Tzipi Livni, a centrist former foreign minister and justice minister who now sits in the Parliamentary opposition, denounced the settlement bill, writing on Twitter that it constitutes “major damage to the rule of law at home, damage to Israel abroad, and primarily conveys a message that might makes right, when faced with a weak prime minister.”
Mr. Netanyahu warmly welcomed Mr. Trump’s victory, calling him “a true friend” of Israel. But Mr. Netanyahu has also since instructed his ministers and legislators to be discreet, saying the incoming administration should be allowed “to formulate — together with us — its policy vis-à-vis Israel and the region through accepted and quiet channels, and not via interviews and statements.”

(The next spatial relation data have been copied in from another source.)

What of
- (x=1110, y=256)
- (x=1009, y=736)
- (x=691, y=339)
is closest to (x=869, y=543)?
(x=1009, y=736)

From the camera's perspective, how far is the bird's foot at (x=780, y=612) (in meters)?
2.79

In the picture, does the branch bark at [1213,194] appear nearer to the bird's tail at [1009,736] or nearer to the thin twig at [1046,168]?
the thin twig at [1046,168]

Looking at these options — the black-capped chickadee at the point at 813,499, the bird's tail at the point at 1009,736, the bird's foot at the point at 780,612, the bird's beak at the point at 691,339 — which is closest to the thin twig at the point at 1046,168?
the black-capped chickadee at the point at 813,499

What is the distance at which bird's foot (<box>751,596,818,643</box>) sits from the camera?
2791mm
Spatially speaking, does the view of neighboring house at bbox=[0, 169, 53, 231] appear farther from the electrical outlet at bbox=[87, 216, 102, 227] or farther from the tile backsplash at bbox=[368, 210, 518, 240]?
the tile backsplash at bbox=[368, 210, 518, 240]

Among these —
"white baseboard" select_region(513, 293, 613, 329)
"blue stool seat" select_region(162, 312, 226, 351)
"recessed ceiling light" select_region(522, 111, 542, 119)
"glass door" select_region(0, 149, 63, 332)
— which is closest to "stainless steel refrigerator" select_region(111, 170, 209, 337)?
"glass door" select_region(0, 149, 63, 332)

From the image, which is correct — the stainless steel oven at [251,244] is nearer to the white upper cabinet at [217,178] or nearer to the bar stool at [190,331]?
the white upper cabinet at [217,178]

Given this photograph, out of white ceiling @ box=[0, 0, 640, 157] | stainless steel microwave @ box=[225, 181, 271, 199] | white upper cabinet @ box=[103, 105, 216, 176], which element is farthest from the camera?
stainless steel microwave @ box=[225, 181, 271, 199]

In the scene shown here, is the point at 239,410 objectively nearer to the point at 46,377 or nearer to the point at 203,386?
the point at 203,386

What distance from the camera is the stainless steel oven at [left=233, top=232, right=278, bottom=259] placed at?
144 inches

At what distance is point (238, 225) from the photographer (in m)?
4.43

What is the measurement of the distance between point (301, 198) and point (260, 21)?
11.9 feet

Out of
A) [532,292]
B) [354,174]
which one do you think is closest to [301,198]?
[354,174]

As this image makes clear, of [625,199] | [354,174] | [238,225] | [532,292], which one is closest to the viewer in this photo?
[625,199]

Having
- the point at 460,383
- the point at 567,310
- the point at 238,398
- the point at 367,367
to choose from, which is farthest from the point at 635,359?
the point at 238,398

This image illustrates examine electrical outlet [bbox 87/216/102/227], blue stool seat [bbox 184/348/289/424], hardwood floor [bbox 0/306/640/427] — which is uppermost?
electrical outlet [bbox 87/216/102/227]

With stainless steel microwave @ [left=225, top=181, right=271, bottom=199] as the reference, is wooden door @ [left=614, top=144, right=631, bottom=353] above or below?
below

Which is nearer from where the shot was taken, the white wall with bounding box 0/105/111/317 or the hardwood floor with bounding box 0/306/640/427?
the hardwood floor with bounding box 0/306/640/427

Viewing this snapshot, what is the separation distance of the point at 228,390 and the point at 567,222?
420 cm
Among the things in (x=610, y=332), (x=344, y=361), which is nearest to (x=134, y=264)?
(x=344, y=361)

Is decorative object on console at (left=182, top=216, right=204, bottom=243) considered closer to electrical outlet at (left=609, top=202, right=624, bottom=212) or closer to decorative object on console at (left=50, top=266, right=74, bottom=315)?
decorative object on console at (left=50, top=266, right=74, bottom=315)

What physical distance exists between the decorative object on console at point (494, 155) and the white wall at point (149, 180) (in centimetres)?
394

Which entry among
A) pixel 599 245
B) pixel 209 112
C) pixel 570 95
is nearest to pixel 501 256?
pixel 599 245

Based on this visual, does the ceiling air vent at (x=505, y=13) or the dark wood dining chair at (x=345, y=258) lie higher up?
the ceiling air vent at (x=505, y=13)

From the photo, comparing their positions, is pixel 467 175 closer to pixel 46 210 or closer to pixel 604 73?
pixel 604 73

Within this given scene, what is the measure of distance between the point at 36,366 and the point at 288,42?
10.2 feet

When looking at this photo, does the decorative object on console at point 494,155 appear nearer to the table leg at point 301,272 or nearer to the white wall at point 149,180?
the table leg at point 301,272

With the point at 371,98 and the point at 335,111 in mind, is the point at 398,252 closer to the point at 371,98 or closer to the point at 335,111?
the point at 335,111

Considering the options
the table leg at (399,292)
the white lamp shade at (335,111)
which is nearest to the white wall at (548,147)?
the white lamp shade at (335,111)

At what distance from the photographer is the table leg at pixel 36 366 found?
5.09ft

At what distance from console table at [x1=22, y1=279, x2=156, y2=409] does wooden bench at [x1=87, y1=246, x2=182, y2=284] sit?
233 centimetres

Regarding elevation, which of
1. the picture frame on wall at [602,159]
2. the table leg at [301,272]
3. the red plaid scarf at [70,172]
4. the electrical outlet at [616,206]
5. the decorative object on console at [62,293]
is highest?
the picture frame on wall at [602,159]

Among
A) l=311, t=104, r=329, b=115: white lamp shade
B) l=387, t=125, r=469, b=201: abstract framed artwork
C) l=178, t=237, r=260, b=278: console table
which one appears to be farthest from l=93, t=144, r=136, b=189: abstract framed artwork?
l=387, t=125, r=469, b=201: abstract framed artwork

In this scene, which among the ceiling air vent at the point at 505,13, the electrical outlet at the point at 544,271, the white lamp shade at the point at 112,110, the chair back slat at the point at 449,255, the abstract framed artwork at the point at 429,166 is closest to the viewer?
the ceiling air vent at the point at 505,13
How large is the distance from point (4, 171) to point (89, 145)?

Mr. Netanyahu endorsed the principle of a Palestinian state in 2009, under American pressure and with caveats. Since then, he has tried to balance between world opinion and his right-wing constituency by declaring support for a solution based on two states for two peoples without going out of his way to advance it.
Israeli analysts point out that the Trump campaign has spread contradictory messages. While many here assume that he will have more pressing priorities than the long-running Israeli-Palestinian conflict, Mr. Trump told The Wall Street Journal on Friday that he would like to seal an Israeli-Palestinian peace agreement, calling it the “ultimate deal.”
Mr. Netanyahu’s critics on the right, however, assume a Trump administration will at least give Israel a freer hand in areas like settlement construction. They say Mr. Netanyahu will have to decide which side he is on.
Acknowledging that Mr. Trump’s positions are not entirely clear, Mr. Bennett, the leader of Jewish Home, said, “We have to say what we want first.”
Amit Segal, a political commentator for Israel’s popular Channel 2 News, said that during the tenures of Presidents Clinton and Obama, Mr. Netanyahu could “disguise his worldview.” The Obama administration’s sharp condemnation of all settlement activity gave Mr. Netanyahu “the ultimate excuse” for not building with abandon in the West Bank, Mr. Segal said in an interview, adding, “I am not sure that the right wing, with its appetite, will be prepared to suffer another few years of that.”
Asked what Mr. Netanyahu would probably be rooting for, Israelis who generally reflect the prime minister’s thinking said he was unlikely to forswear the two-state solution.
“Israel has its own interest in reaching a negotiated solution with its neighbors,” said Dore Gold, a longtime Netanyahu adviser who recently resigned from his position as director general of Israel’s foreign ministry. “This is not a function of pressure or arm-twisting. Prime Minister Netanyahu has made it clear that this is his goal.”
But Mr. Gold suggested that a Trump administration was likely to roll back the demand that Israel withdraw to the 1967 lines and support borders that are more accommodating to Israel. “Trump’s policy paper spoke about Israel having defensible borders, which are clearly different from the 1967 lines,” he said.
Michael B. Oren, a deputy minister in the prime minister’s office and a former Israeli ambassador to the United States, told Israel Radio: “We have to ask ourselves what is in Israel’s interests. The interest of the Israelis and, in my view, of the government, is indeed to achieve peace with the Palestinians through direct negotiations, without preconditions, at any time, in order to get to a solution of two states for two peoples.”
Gilead Sher, an Israeli former peace negotiator under the left-leaning governments of Ehud Barak and Yitzhak Rabin, noted that although most of the Israeli governments over the past four decades had been right-wing, “never has one of them annexed one square inch of the West Bank.”
Mr. Sher, now a senior research fellow at the Institute for National Security Studies at Tel Aviv University, is also co-chairman of Blue White Future, an Israeli group advocating a two-state solution, by unilateral means if necessary. Of the rejoicing on the Israeli right, he said, “Most joyful moments are provisional and temporary.”